After the postprocessing, since all hands have similar physiological shapes, we think that the idea of biometrics could useful to determine the location of palm and each finger. We model the had to have the height of the palm is the same as the height of the middle finger. If we know the position of the palm and the tip of the finger, we could determine the location of other fingers and can count number of fingers showing from the images.

Image Postprocessing

Morphological Operations

Various morphological operations were used to "smooth out" the picture, and eliminate blobs and stray lines on the image which come from various sources such as wrinkles on the hand, or other unexpected features. These morphological operations proved to be quite useful in cleaning up the picture. The one that we used here.

Biometrics

Locating Coordinates

Finding center of palm

We use regionprops to determine the location of the centroid of the image which could be estimated as the center of the palm as shown below.



Finding tip of the finger

We find the topmost pixel of the image to represent the tip of the finger.

Finding Area finger located

From two information above, we can find the region where all the fingers could be located. They will be at the ring region centered at the center of the palm with outer radii of the length between the tip of the finger and the center of the palm and the inner radii of half outer radii as shown below.


Finding Fingers

Method 1. Circle finder

As we notice that the shape of the tip of the finger is round and circle-like, we can make use of circular Hough transform in Matlab function call (imcircle) to extract the circle shape object from the images. We can perform this to each RGB and YCbCr layer and combined all layers so that we have some uncertainties on the circles that we are not interested. All the centers of 4 layers are then combined in one matrix and distinguish into bins where each bin represents each finger. The calculation of bin includes some acceptable variance since the centers of the circles of the same finger tips are not exactly at the same location. The number of bins showing will the number of finger shown respectively. The threshold is set so that there must be at least three out of four cases checked in order to count that as a finger. The disadvantage of this method is that it would work only if the algorithm can detect the circle.

Hough circle transform is basically for loop of a circle finder at the range of radius input. For loop will run to all pixels as a center and circle around it within radius to see if they match.
x = a + R cos(θ)
y = b + R sin(θ)
Then it will output the strongest circle shown below.
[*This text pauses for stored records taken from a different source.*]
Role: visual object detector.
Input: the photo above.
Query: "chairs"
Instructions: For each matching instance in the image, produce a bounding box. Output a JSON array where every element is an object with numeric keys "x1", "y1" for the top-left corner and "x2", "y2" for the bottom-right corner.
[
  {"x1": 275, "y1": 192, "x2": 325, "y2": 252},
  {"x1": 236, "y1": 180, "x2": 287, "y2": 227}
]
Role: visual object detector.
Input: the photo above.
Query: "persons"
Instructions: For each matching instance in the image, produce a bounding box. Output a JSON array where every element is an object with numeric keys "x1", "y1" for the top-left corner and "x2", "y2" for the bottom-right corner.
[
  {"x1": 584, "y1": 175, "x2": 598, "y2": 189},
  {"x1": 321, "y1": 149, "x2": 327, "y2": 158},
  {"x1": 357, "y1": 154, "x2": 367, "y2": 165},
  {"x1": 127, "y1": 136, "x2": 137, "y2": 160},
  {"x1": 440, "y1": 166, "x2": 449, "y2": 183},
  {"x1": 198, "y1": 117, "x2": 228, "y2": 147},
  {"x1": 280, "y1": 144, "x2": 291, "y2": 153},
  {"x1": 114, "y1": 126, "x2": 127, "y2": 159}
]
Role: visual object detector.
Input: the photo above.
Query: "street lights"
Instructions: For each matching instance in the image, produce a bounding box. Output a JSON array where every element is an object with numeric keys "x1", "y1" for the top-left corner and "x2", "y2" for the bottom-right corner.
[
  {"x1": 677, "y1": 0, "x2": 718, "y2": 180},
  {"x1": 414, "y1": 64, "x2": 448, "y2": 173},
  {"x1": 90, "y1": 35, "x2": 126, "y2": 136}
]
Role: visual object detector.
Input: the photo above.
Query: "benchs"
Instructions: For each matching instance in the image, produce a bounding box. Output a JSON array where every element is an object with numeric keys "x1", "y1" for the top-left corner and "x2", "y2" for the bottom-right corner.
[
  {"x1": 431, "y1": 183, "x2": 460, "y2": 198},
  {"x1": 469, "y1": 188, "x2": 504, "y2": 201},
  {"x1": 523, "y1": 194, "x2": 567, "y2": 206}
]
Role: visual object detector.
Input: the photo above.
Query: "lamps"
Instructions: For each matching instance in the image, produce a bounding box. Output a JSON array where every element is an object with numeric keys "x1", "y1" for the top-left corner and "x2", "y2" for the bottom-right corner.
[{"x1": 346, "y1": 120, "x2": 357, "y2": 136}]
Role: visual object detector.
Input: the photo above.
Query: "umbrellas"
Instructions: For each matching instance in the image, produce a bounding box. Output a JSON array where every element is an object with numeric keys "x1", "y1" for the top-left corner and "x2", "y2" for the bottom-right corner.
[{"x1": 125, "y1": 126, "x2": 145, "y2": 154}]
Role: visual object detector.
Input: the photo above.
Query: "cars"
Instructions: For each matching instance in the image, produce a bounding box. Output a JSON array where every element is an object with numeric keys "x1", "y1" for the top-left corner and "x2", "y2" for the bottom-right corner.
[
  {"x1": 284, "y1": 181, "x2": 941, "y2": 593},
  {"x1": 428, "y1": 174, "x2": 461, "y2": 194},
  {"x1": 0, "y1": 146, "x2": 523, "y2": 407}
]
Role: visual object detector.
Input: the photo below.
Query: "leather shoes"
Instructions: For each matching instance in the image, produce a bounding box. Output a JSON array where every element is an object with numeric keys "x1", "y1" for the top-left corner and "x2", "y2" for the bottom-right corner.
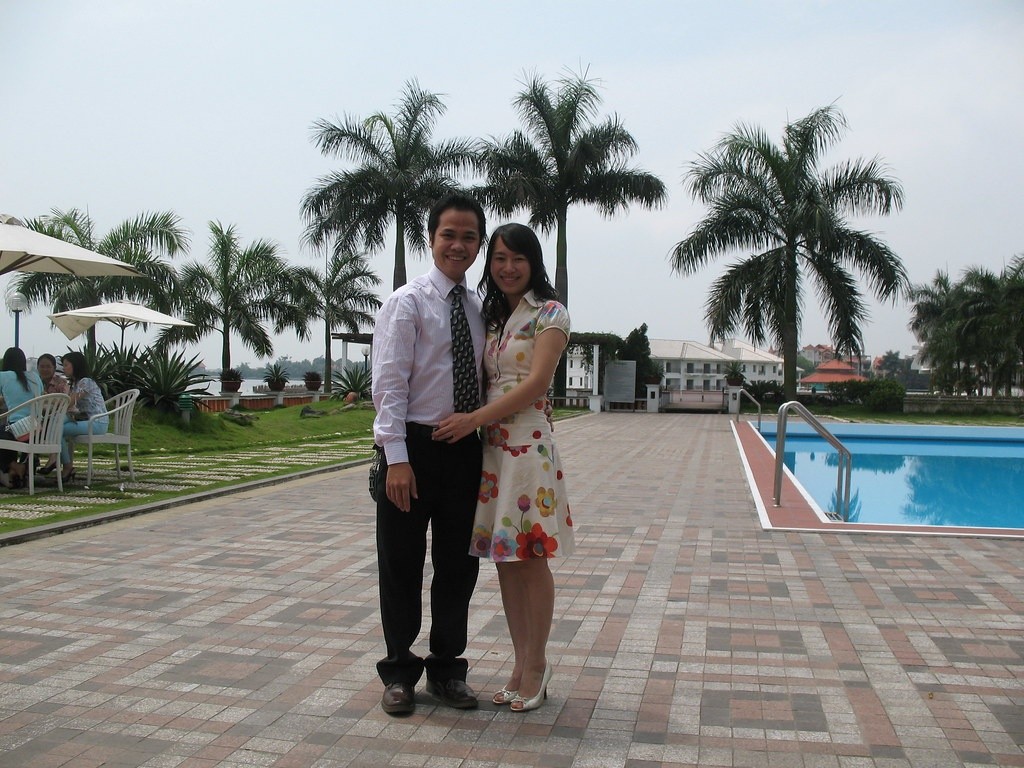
[
  {"x1": 426, "y1": 670, "x2": 478, "y2": 708},
  {"x1": 382, "y1": 681, "x2": 415, "y2": 712}
]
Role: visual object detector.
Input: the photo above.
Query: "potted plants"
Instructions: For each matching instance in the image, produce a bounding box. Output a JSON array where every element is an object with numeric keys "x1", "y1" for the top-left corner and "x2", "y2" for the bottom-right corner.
[
  {"x1": 217, "y1": 367, "x2": 245, "y2": 392},
  {"x1": 302, "y1": 370, "x2": 322, "y2": 392},
  {"x1": 262, "y1": 362, "x2": 292, "y2": 391},
  {"x1": 643, "y1": 359, "x2": 666, "y2": 384},
  {"x1": 721, "y1": 358, "x2": 748, "y2": 385}
]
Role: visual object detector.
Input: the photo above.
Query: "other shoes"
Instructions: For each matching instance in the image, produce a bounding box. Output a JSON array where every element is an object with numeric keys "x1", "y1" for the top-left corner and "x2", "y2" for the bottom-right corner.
[{"x1": 18, "y1": 464, "x2": 25, "y2": 486}]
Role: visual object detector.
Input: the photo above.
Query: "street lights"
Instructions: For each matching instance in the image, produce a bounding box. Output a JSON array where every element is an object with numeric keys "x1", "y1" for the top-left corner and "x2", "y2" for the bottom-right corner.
[
  {"x1": 361, "y1": 345, "x2": 370, "y2": 386},
  {"x1": 6, "y1": 292, "x2": 28, "y2": 348}
]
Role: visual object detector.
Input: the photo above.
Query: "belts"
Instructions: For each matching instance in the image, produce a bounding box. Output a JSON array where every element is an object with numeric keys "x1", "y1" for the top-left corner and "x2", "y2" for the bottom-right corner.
[{"x1": 406, "y1": 421, "x2": 440, "y2": 440}]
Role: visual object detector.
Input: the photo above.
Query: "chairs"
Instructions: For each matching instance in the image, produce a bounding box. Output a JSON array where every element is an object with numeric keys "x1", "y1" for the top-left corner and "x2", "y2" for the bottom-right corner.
[
  {"x1": 0, "y1": 392, "x2": 73, "y2": 496},
  {"x1": 69, "y1": 388, "x2": 141, "y2": 490}
]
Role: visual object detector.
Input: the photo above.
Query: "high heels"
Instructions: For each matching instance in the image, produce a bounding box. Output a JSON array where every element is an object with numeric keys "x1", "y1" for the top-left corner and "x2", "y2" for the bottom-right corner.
[
  {"x1": 493, "y1": 657, "x2": 552, "y2": 711},
  {"x1": 56, "y1": 467, "x2": 76, "y2": 483},
  {"x1": 36, "y1": 461, "x2": 61, "y2": 474}
]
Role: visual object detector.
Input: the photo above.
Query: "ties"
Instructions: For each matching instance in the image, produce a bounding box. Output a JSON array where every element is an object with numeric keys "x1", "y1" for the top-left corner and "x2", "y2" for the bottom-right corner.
[{"x1": 449, "y1": 285, "x2": 480, "y2": 414}]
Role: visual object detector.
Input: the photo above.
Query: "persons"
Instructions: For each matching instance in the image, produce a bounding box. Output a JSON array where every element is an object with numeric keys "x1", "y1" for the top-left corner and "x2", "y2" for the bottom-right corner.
[
  {"x1": 369, "y1": 190, "x2": 486, "y2": 713},
  {"x1": 431, "y1": 223, "x2": 577, "y2": 711},
  {"x1": 0, "y1": 347, "x2": 109, "y2": 489}
]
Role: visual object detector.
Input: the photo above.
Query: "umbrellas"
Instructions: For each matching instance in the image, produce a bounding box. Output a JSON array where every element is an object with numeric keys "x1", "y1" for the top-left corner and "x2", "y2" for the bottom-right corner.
[
  {"x1": 46, "y1": 298, "x2": 196, "y2": 352},
  {"x1": 0, "y1": 212, "x2": 148, "y2": 277}
]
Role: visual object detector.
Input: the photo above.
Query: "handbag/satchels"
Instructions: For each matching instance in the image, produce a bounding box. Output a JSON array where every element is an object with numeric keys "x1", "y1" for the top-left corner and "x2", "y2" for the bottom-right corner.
[{"x1": 6, "y1": 415, "x2": 40, "y2": 441}]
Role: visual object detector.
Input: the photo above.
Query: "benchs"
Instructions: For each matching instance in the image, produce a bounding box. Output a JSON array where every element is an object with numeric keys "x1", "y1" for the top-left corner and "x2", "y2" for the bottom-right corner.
[{"x1": 549, "y1": 396, "x2": 588, "y2": 407}]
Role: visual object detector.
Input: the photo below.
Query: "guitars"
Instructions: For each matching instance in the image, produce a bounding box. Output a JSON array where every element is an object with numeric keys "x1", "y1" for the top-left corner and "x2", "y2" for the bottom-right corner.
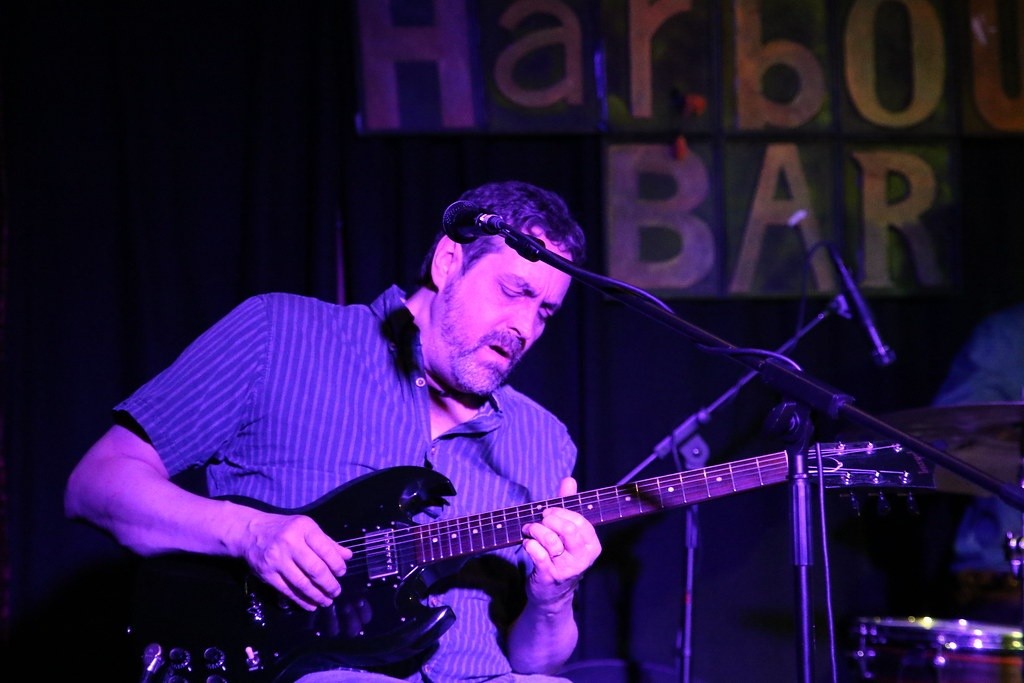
[{"x1": 84, "y1": 422, "x2": 951, "y2": 683}]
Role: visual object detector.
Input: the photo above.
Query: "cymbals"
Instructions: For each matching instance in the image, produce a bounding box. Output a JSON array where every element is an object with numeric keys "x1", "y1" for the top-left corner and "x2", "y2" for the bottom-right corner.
[{"x1": 857, "y1": 399, "x2": 1023, "y2": 497}]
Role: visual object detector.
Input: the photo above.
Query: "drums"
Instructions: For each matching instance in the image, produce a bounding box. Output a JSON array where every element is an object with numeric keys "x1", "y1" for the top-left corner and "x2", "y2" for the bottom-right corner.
[{"x1": 840, "y1": 607, "x2": 1024, "y2": 683}]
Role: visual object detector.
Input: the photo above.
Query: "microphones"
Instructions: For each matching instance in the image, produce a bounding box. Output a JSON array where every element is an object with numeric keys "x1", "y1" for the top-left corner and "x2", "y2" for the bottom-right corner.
[
  {"x1": 443, "y1": 199, "x2": 503, "y2": 245},
  {"x1": 826, "y1": 241, "x2": 895, "y2": 367}
]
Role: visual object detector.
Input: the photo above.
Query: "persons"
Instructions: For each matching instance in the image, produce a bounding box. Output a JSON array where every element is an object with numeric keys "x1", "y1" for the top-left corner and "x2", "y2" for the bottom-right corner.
[
  {"x1": 68, "y1": 185, "x2": 603, "y2": 683},
  {"x1": 935, "y1": 310, "x2": 1024, "y2": 634}
]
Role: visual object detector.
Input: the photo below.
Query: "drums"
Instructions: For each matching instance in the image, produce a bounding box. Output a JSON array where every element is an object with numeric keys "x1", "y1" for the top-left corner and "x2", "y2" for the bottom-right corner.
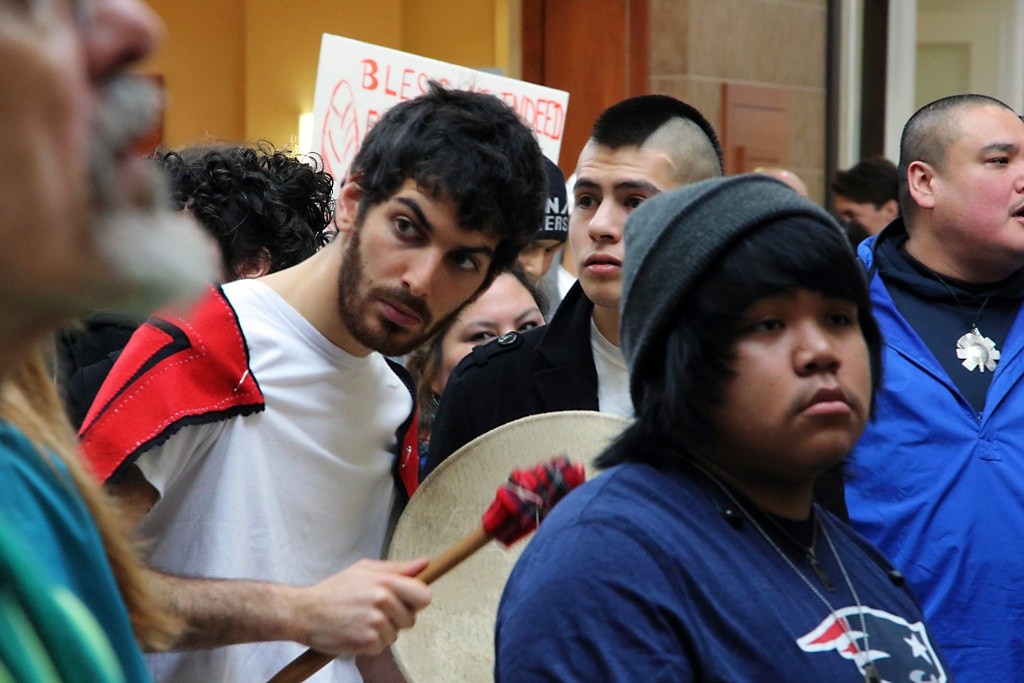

Method 2. Arc Intersection finder

From the image of the hand and the arc that we used in method one. We could then find the intersection of both layers and use object detection to count the numbers of object showing. Before we use object detection, Image dilation is used to ensure that there is no cut between an object.

Final Algorithm

We manage to use both of the algorithm since one might have advantage over the others. For example, the circle method might be able to find the tip of the finger properly and the arc intersection method might not work when the fingers are very close to each other.